Seror P, Maisonobe T, Viala K, Bouche P
Laboratoire d'Electromyographie, Hôpital de la Salpêtriere, Paris.
Presse Med. 2005 Jul 2;34(12):856-8. doi: 10.1016/s0755-4982(05)84063-1.
Lumbosacral plexopathy is the equivalent in the lower limbs of neuralgic amyotrophy (also known as Parsonage-Turner syndrome) in the upper limbs. It is well-known in patients with diabetes mellitus, when it is known as Bruns-Garland syndrome.
We report the case of a 47-year-old woman who developed a unilateral neuropathy of the leg, neither radicular nor truncal in origin. The slow continuous improvement was not affected by any of the treatments administered.
Lumbosacral plexopathy is characterized by intense pain in one or both legs, associated with motor and sensory deficits. Recovery is usually slow (6 to 36 months) and often incomplete. The electrodiagnostic examination shows important acute motor and sensory axonal loss, characterized by denervation and low-amplitude sensory action potential. Treatment generally combines analgesics with narcotic agents, neuropathic pain medication, short-term corticosteroids, and rehabilitation. In the most severe cases, long-term corticosteroids and other immunosuppressive agents may be required. This diagnosis cannot be reached until all other radicular, plexal and truncal origins have been ruled out.
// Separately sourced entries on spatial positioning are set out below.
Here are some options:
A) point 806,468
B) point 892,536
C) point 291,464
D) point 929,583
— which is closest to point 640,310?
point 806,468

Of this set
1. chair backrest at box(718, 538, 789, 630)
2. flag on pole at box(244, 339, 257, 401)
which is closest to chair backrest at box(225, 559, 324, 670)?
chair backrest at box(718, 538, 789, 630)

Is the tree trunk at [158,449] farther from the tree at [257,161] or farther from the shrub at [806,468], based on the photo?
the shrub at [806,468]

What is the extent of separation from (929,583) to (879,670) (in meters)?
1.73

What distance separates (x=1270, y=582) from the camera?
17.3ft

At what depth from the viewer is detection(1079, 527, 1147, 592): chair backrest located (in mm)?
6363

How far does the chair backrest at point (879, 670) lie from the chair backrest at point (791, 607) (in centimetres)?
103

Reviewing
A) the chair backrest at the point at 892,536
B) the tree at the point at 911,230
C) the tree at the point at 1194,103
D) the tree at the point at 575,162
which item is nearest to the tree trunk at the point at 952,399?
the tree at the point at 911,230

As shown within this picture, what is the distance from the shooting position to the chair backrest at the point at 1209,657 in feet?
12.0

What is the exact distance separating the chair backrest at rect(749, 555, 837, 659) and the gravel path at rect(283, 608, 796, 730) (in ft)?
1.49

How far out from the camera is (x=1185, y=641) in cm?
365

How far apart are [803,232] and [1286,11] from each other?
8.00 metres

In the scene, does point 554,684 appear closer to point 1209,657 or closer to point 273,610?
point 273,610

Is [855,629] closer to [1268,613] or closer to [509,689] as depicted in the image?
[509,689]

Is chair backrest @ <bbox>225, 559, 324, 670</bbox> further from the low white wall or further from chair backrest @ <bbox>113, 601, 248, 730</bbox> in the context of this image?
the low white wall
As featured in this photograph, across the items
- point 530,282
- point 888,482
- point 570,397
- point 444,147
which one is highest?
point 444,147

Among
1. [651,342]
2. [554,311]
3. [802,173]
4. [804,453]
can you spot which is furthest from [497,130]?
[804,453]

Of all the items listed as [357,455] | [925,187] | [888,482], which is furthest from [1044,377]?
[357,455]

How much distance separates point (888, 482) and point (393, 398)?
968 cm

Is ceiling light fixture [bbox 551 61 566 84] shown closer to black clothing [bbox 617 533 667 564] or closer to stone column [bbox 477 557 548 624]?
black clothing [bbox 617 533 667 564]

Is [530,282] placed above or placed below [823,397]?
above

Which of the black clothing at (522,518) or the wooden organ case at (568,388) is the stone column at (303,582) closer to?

腰骶丛神经病相当于上肢的神经性肌萎缩(也称为帕森热-特纳综合征)在下肢的表现。在糖尿病患者中较为常见,此时被称为布伦斯-加兰综合征。
我们报告一例47岁女性病例,该患者出现单侧腿部神经病变,既非神经根性也非躯干性起源。病情缓慢持续改善,不受所给予的任何治疗影响。
腰骶丛神经病的特征是一条或两条腿剧痛,伴有运动和感觉功能缺损。恢复通常缓慢(6至36个月)且常不完全。电诊断检查显示重要的急性运动和感觉轴突丧失,其特征为失神经支配和低波幅感觉动作电位。治疗通常将镇痛药与麻醉剂、神经性疼痛药物、短期皮质类固醇及康复治疗相结合。在最严重的病例中,可能需要长期使用皮质类固醇和其他免疫抑制剂。在排除所有其他神经根性、丛性和躯干性起源之前,无法做出此诊断。